Аманжан, стоявший подбоченившись, спросил у него:
— Дед, а закурить у тебя найдется?
— Нету, мой ясненький. Насыбаю понюхать могу дать.
— Эх! Не дерьмо — плохо, а что дерьма нет — плохо, сказала голодная ворона, — вздохнув, изрек Аманжан и потянулся к табакерке старика.
— Э-э! Э-э, мой ясненький, так не годится! Слыхал, говорят: «Мою дочь замуж хошь бери, хошь не бери, а худо о ней не говори», — так отчитывал старик парня за грубость.
— Он у нас особенный, — начал оправдываться за приятеля Бакытжан. — Шутить любит. Так любит, что даже может пошутить с человеком, который в отцы ему годится.
— Ладно, дети мои! Коли добрая шутка — почему бы и не пошутить! Я не в обиде, аллах свидетель… А ты скажи мне лучше, каков мой табачишко? Слезу выбивает?
Аманжан, нюхнувший насыбая, и вправду исходил слезами и чихал беспрерывно. Все рассмеялись.
— Провались… твой насыбай! — прохрипел Аманжан, сплевывая в снег. — Сдохну, а не притронусь больше к нему.

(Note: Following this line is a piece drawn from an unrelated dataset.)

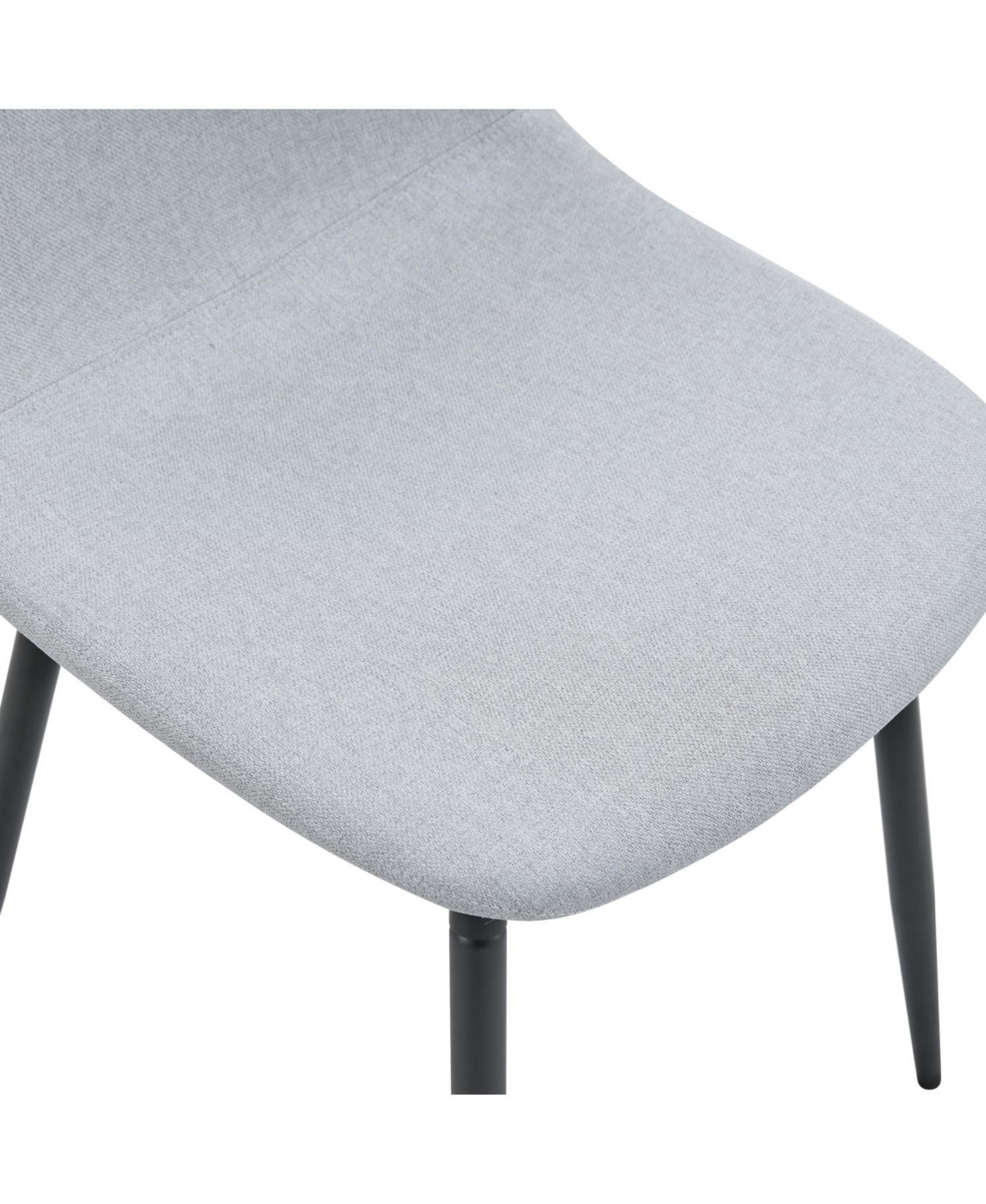 Streamdale Furniture 79" Table & 10 Gray Linen Chairs Black Metal Legs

— Отец, — предложил со своей стороны и Нуржан, — чего зря мучить вашу лошадку, давайте мы весь стог разом на наших санях перевезем.

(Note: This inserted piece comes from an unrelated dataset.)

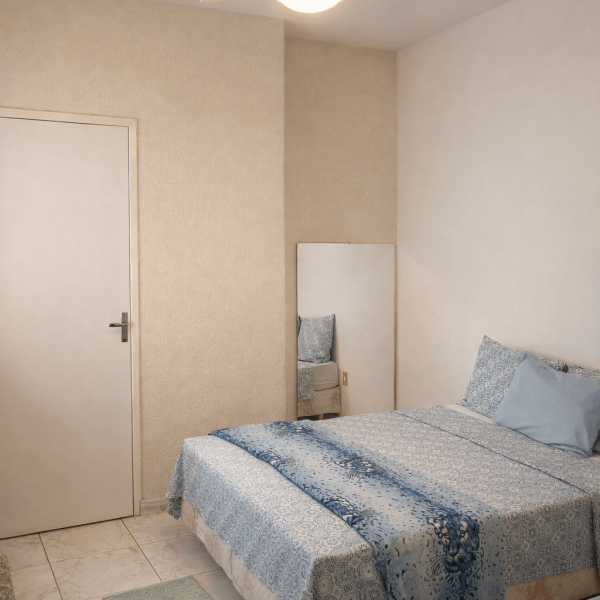 Quarto casal cama azul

— Не знаю, что и сказать, сыночки… Ведь устали вы, намаялись после такой-то дороги, намерзлись, поди.
— А что нам, молодцам! — успокоил старика Аманжан, которому было несколько неловко за свою грубость; и он первым взялся за вилы.
— Ну-ка, подгоняй трактор! — скомандовал важно Бакытжан. — Нечего время терять.

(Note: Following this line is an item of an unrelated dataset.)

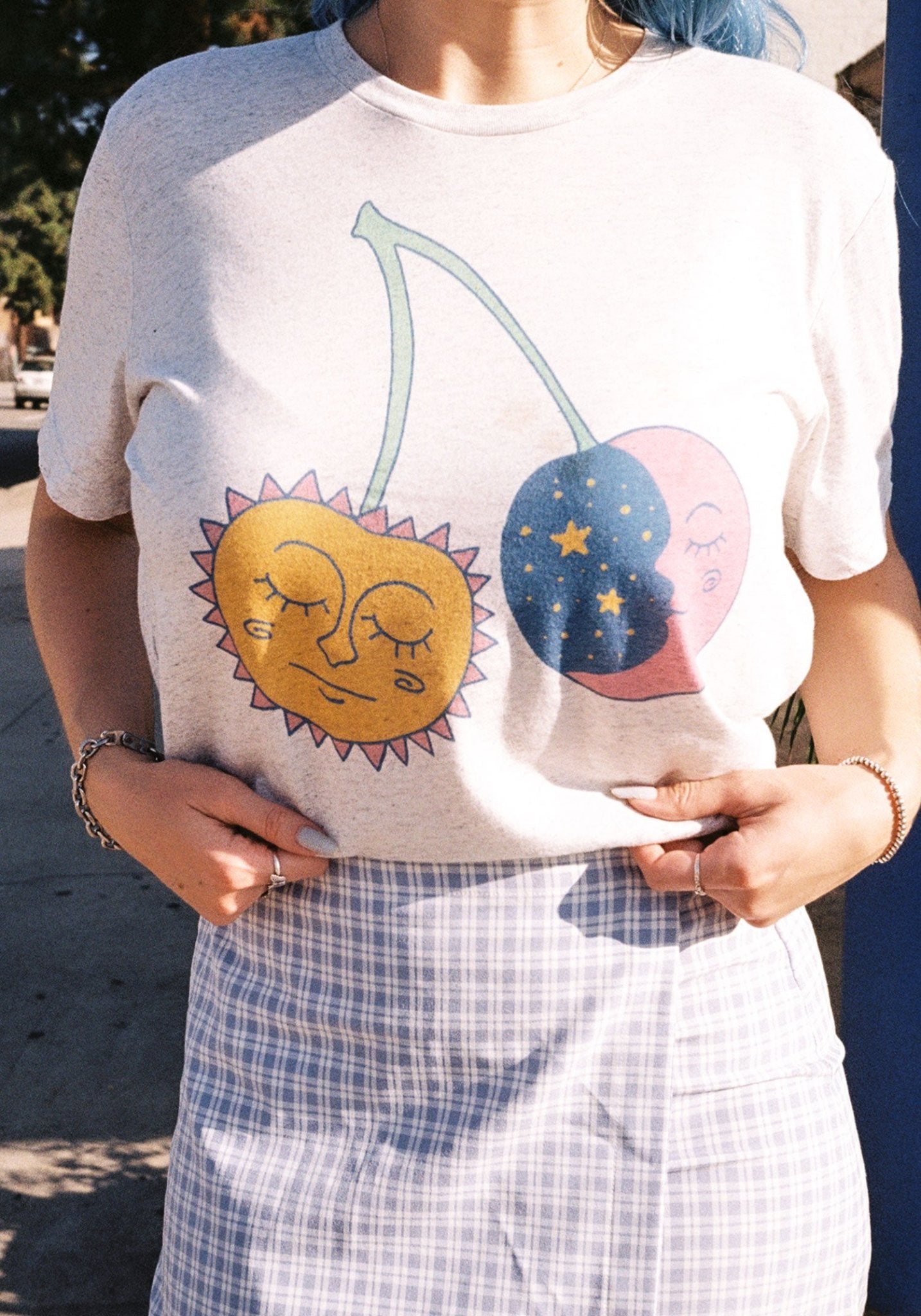 Solar and Lunar Cherries Tee by kaeraz cherry cherry bomb crescent moon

И трое жигитов с хозяином мигом навалили воз сена на огромные тракторные сани.
Когда добрались до зимовья старика, уже смеркалось. Сено свалили с саней посреди двора, слили воду из радиатора трактора и направились к дому. Невзрачная бревенчатая избушка об одно оконце показалась измученным парням настоящим дворцом. Это было убогое жилье людей, поселившихся на отшибе, но дух невозмутимого покоя, смирения и тишины исходил от него. Неподалеку темнел еще один домик, в котором, как объяснил старик, жил его помощник. Жирный дым вился над трубами. Отстоявшуюся тишину вечера нарушил зычный рев коровы, ей жалобно откликнулся теленок, запертый в стайке.
Рядом с домами был расположен горячий родник, исходящий паром, и это придавало особенность пастушескому зимовью. Вокруг источника густо теснились разросшиеся кусты тальника; склон ближней горы был покрыт густым лесом. Отсюда и начиналась большая, нетронутая тайга Горного Алтая… Напрямую к северу от этого зимовья можно было выйти к реке Хатунь, далее простиралась сибирская Россия. Этот край, в отличие от прочих уголков Алтая, не был достаточно населен и освоен — оттого и сохранился в девственной мощи лесов и в зверином богатстве. Прелесть дикой природы здесь еще не была исковеркана нашествием техники, необычайно снежные суровые зимы мешали ее продвижению в глухие края. И жил здешний редкий народ, даже в засуху не испытывая нужды в кормах для скота, потихоньку заготавливал в излюбленных местах сено и по зимнему пути подвозил к своим дворам. Захаживал сюда и случайный народ, охотнички да туристы; бывало, неосторожно пользовался огнем — и тогда случались губительные пожары. Недавно горела северная часть этой округи, едва справились с огнем солдаты, брошенные на тушение пожара. И от всего этого потихоньку таяла заповедная мощь Глубинного края.
— Мы, местные люди, называем это урочище Бекалкой, — рассказывал хозяин за дастарханом. — Наше зимовье — самое дальнее в районе Большого Нарына. За нами дичь, пустыня.